On 01/10/14 16:20, Daniel Cederman wrote:
I'm looking at GCC's libatomic, which provides software emulation of atomic
operations that are not supported by hardware. It does this by using a
compare-and-swap loop, or, failing that, using locks. At the moment it is not
selected for compilation for RTEMS since it requires operating system (or
architecture) support for the locks. It needs support for two types of
lock/unlock operations. Here is a cut-and-paste from the libatomic_i.h file in
libatomic:
>/* Locking for a "small" operation. In the bare-metal single processor
> cases this could be implemented by disabling interrupts. Thus the extra
> word passed between the two functions, saving the interrupt level.

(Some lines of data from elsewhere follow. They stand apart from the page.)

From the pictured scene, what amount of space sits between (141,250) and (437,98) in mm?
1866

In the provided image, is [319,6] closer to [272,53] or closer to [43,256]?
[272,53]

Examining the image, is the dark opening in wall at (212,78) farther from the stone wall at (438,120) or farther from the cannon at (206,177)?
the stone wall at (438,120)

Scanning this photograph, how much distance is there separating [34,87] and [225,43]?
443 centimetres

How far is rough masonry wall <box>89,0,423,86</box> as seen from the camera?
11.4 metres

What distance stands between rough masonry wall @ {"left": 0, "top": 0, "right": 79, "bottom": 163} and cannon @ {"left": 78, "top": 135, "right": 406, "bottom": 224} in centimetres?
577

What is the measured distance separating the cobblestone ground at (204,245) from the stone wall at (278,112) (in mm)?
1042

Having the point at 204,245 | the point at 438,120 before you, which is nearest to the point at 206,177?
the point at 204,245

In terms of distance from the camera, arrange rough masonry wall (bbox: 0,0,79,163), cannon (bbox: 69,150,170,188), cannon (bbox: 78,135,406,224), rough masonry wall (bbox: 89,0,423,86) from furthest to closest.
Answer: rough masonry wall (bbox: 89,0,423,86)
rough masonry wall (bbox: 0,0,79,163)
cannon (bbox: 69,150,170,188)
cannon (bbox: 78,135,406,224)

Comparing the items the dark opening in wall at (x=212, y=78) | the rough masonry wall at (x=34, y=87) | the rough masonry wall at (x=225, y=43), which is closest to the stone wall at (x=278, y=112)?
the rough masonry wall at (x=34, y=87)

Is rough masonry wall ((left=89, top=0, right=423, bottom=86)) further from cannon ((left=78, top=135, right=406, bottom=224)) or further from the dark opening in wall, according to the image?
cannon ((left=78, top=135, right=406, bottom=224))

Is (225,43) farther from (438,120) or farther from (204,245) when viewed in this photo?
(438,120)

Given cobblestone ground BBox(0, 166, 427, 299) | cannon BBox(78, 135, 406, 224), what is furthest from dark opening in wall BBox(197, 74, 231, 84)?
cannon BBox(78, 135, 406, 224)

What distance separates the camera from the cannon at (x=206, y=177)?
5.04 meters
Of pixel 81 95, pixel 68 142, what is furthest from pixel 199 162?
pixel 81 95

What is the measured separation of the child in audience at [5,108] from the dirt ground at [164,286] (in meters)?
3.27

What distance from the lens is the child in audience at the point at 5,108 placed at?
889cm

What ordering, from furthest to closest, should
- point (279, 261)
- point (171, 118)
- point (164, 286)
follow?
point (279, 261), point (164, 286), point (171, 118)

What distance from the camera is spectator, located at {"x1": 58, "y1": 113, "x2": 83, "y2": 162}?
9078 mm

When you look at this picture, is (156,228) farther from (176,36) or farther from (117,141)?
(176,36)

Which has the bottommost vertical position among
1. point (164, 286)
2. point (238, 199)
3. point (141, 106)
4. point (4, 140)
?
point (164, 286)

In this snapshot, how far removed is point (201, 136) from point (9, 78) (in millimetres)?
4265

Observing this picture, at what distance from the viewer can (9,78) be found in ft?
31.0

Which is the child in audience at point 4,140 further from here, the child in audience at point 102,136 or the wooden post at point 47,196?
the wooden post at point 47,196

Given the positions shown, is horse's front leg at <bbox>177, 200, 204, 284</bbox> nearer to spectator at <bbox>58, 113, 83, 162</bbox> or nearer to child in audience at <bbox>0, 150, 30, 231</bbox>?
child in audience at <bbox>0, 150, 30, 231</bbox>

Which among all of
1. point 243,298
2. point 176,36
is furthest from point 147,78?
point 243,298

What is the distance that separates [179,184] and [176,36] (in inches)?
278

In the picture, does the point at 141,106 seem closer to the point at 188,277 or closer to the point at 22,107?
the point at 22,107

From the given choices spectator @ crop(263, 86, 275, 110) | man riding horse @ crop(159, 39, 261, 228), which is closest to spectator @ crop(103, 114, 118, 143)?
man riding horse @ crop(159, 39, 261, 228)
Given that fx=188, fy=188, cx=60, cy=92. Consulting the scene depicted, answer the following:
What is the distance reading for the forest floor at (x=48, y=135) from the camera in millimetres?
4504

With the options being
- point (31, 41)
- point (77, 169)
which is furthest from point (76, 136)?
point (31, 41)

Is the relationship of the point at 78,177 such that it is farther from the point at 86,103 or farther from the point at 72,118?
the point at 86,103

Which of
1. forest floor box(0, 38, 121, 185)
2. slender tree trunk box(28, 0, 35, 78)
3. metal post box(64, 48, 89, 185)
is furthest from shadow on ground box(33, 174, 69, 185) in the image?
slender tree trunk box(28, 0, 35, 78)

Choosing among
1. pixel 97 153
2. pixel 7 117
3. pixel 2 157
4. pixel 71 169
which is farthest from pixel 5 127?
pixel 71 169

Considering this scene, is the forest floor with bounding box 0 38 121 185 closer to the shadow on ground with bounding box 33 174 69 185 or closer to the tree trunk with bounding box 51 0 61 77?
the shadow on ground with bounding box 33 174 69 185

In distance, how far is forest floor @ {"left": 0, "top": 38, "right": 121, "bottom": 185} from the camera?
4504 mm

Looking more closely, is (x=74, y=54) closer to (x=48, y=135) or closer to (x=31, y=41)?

> It is assumed that the object being locked does not cross the locking
> granularity.
>
> Not actually declared here so that they can be defined static inline
> in a target-specfic <host-config.h>.
>
>UWORD protect_start (void *ptr);
>void protect_end (void *ptr, UWORD);
>*/
>
>/* Locking for a "large' operation. This should always be some sort of
> test-and-set operation, as we assume that the interrupt latency would
> be unreasonably large. */
>void libat_lock_n (void *ptr, size_t n);
>void libat_unlock_n (void *ptr, size_t n);
Yes, libatomic is for targets lacking proper hardware atomic operations. So
protect_start/end() should use rtems_interrupt_disable/enable(). For
libat_lock_n/unlock_n() you can simply use the allocator lock for example.
I would not put too much time into this. Who needs this stuff?